── Source material ──
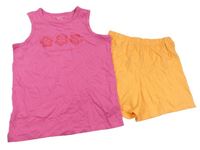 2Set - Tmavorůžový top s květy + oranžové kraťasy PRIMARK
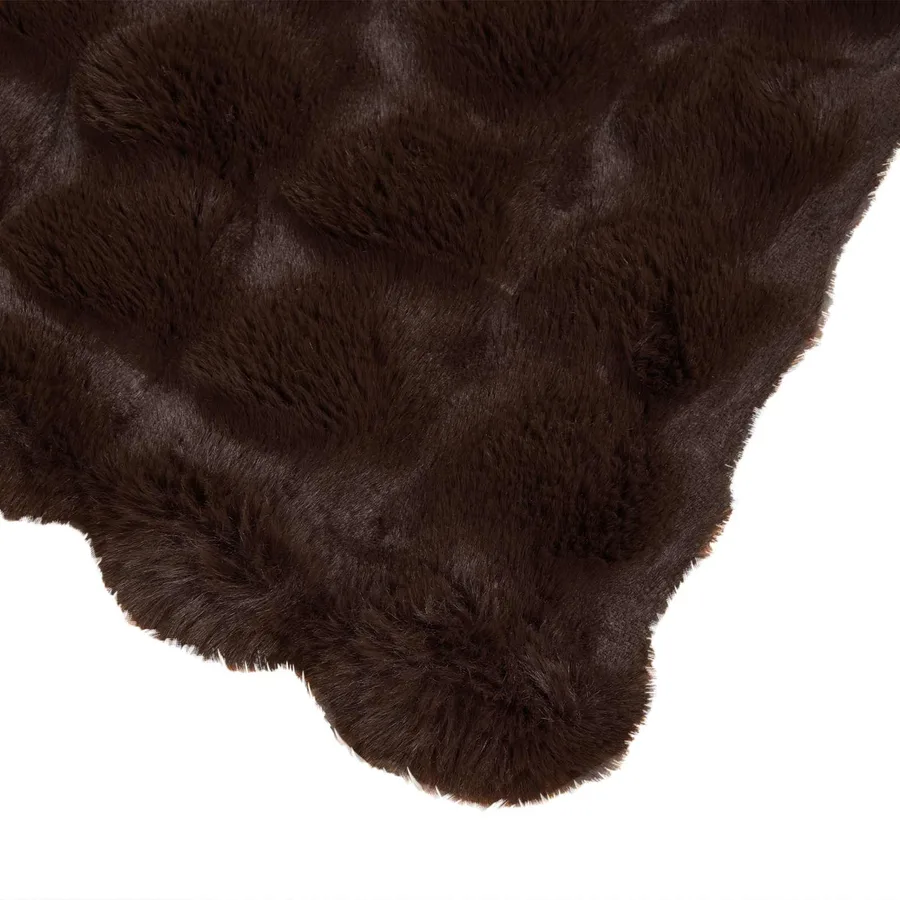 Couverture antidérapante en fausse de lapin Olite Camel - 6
───
── Source material ──
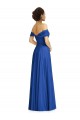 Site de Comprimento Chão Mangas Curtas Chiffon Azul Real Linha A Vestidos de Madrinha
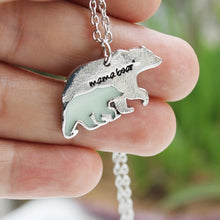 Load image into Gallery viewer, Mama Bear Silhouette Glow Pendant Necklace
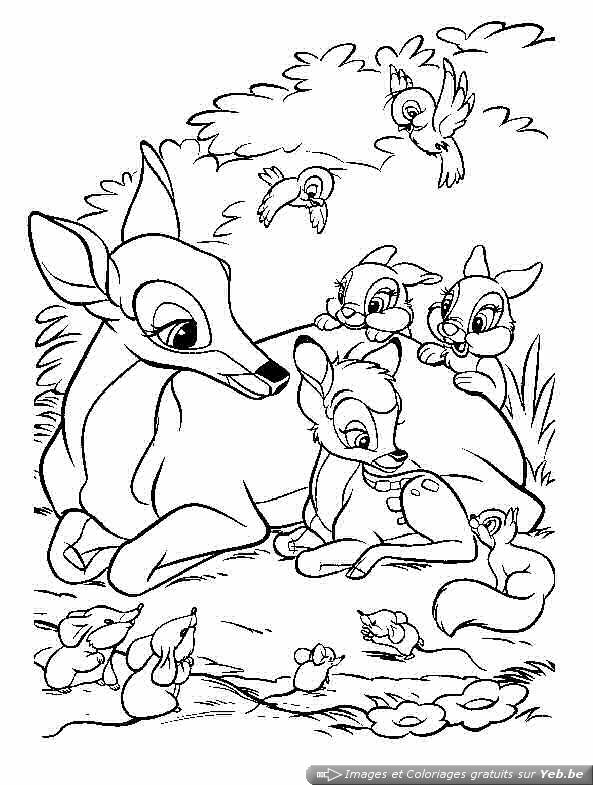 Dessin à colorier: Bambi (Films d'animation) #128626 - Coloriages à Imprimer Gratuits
───
== Your assignment ==
Starting at the line that contains "Site de Comprimento" and ending with the line that contains "Dessin à colorier: Bambi", reproduce that span of the listing word for word, with the pictures left out.

== Result of the task ==
 Site de Comprimento Chão Mangas Curtas Chiffon Azul Real Linha A Vestidos de Madrinha
 Load image into Gallery viewer, Mama Bear Silhouette Glow Pendant Necklace
 Dessin à colorier: Bambi (Films d'animation) #128626 - Coloriages à Imprimer Gratuits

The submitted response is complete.